Egan Bernal, Damiano Caruso, Simon Yates. Alla partenza della penultima tappa del Recovery Giro, la Verbania-Alpe Motta di 164 chilometri e le ultime arrampicate, forse le più dolorose perché la stanchezza è il nemico più subdolo di ogni corridore. Dunque, è questo il podio virtuale. Ma l’ambizioso Yates, che in salita oggi come oggi va più forte degli altri – anche se non di tanto e questo è il suo limite – vuole perlomeno spodestare il ragusano Caruso, perché il distacco di venti secondi è abbastanza esile e sulle pendenze più dure Damiano non ha lo spunto di Simon.

########

## Cosa fare:
1) Indica se le affermazioni (a), (b) e (c) concordano con il brano sul Giro, rispondendo sì o no e citando le parole decisive del brano.
(a) La penultima tappa è la Verbania-Alpe Motta di 164 chilometri.
(b) Il distacco tra Caruso e Yates è di due minuti.
(c) In salita Yates va molto più forte degli altri corridori.
2) Riprendi il brano sul Giro e proseguilo dall'ultima frase riportata.

## Dati forniti:
########

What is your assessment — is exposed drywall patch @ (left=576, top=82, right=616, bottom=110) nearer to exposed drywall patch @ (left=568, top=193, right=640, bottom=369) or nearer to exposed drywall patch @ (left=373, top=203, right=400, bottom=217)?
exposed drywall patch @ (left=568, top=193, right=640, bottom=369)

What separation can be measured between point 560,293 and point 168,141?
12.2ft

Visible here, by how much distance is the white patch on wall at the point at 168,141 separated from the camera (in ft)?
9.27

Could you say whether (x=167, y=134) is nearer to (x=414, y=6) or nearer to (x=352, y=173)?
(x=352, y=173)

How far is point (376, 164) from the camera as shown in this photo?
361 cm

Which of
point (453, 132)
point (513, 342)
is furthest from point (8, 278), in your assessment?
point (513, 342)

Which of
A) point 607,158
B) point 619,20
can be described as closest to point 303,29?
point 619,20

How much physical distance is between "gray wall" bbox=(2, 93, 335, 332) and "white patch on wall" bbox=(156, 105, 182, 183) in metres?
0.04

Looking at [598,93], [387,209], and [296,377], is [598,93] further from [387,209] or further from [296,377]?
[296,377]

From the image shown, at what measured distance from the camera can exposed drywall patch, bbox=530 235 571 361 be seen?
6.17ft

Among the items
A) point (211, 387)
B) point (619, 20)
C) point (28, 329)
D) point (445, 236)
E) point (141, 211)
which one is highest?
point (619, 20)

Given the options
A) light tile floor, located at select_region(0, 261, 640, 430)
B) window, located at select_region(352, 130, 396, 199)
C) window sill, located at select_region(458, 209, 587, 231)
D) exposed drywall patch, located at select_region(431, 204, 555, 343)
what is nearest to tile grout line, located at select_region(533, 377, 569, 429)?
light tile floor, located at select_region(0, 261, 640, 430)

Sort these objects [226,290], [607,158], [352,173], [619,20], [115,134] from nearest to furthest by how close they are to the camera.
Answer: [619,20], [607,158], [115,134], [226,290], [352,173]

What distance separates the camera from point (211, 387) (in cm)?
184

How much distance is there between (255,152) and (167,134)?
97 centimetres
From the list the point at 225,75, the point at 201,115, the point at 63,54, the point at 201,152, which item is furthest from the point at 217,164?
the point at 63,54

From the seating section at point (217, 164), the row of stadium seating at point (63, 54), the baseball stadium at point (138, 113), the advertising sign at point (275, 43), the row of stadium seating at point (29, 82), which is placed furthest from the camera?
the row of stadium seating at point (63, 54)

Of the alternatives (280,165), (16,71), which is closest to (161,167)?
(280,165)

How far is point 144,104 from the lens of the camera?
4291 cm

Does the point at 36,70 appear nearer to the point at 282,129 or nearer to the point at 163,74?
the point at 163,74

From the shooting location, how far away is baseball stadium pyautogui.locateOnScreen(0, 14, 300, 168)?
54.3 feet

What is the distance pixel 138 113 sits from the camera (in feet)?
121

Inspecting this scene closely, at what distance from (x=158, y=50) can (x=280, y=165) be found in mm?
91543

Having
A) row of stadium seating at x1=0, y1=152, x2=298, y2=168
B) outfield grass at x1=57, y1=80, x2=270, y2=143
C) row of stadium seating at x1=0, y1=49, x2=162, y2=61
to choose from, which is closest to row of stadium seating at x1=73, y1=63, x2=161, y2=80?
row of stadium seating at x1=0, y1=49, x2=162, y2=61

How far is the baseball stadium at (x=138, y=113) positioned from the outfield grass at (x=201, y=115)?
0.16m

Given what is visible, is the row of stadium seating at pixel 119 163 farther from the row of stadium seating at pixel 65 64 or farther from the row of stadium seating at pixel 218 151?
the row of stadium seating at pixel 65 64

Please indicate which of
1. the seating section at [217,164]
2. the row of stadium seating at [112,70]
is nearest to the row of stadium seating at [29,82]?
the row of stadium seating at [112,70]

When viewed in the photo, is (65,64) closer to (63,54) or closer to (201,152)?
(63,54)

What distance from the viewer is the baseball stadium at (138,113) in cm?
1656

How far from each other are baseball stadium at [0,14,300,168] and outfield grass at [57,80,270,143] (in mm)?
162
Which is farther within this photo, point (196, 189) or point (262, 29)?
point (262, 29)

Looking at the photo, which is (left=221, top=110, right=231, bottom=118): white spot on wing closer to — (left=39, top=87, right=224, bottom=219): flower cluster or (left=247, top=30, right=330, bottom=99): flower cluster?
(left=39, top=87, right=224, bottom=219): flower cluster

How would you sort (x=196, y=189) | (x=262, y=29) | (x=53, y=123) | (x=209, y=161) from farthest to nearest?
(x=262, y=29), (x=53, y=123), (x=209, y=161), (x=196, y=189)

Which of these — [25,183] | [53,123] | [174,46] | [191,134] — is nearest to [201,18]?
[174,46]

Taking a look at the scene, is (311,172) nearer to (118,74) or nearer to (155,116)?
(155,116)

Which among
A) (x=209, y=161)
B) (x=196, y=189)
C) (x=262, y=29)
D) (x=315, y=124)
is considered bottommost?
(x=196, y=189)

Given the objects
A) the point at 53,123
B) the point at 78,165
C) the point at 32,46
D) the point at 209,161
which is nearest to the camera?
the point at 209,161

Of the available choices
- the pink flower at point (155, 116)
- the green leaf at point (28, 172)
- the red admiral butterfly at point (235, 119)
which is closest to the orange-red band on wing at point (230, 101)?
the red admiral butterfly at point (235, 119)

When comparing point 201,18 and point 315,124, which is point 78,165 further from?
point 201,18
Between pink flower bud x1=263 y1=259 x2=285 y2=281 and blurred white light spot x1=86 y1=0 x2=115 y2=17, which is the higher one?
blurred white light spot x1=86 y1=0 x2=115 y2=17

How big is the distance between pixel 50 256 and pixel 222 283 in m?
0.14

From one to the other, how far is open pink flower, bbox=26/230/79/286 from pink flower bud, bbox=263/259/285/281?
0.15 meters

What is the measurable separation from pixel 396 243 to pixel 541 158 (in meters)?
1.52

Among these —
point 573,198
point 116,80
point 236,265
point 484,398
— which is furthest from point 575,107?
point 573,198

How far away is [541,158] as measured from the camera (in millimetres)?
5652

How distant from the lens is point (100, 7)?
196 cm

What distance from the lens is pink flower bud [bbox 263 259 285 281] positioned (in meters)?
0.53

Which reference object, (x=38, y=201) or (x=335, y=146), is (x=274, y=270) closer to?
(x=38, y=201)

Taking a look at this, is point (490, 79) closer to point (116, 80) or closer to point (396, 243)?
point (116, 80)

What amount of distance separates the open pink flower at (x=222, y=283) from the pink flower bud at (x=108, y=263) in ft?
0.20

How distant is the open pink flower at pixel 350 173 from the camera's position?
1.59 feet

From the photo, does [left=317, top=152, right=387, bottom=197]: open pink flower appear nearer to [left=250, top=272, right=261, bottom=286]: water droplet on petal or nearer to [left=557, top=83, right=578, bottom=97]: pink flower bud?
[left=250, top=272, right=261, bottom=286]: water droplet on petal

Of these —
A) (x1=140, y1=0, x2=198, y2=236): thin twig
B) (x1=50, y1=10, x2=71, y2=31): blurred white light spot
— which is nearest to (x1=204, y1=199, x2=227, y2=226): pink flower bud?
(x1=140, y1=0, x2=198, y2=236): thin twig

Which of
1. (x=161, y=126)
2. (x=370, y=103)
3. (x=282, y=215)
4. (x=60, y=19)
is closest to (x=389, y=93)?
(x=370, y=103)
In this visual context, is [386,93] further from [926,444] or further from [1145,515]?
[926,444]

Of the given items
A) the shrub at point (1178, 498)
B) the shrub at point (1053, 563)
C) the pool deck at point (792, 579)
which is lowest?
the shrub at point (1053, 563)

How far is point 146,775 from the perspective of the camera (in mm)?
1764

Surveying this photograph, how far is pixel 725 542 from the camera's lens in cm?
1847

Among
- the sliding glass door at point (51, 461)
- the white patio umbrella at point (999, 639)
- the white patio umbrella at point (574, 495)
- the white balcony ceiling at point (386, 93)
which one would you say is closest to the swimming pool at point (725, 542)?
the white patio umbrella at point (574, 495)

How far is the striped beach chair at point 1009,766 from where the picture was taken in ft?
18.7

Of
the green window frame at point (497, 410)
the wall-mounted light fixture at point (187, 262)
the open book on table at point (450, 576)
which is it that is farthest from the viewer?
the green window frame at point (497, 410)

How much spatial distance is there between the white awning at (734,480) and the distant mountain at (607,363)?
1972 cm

########

## Risultati:
1)
(a) Sì: «la Verbania-Alpe Motta di 164 chilometri».
(b) No: «il distacco di venti secondi è abbastanza esile».
(c) No: «anche se non di tanto e questo è il suo limite».

2)
L’assalto alla maglia rosa è una scommessa più col destino (che il britannico si augura baro) che con la realtà. Quindi, a Caruso non resta altro che attaccare. Andare in contropiede. Per difendere la seconda piazza. Quanto alla maglia rosa, Bernal, anche in crisi, ha tenuto botta. Ha perso il minimo aziendale. Il suo vantaggio in classifica è apparentemente inespugnabile. A meno che. A meno che Bernal non incappi in una giornata davvero storta. Yates e i suoi della Bikeexchange lo metteranno alla frusta. E vedranno se è alla frutta. Pure Caruso, che dei tre è il più forte nelle corse contro il tempo, magari un pensierino l’ha fatto. Mai dire mai.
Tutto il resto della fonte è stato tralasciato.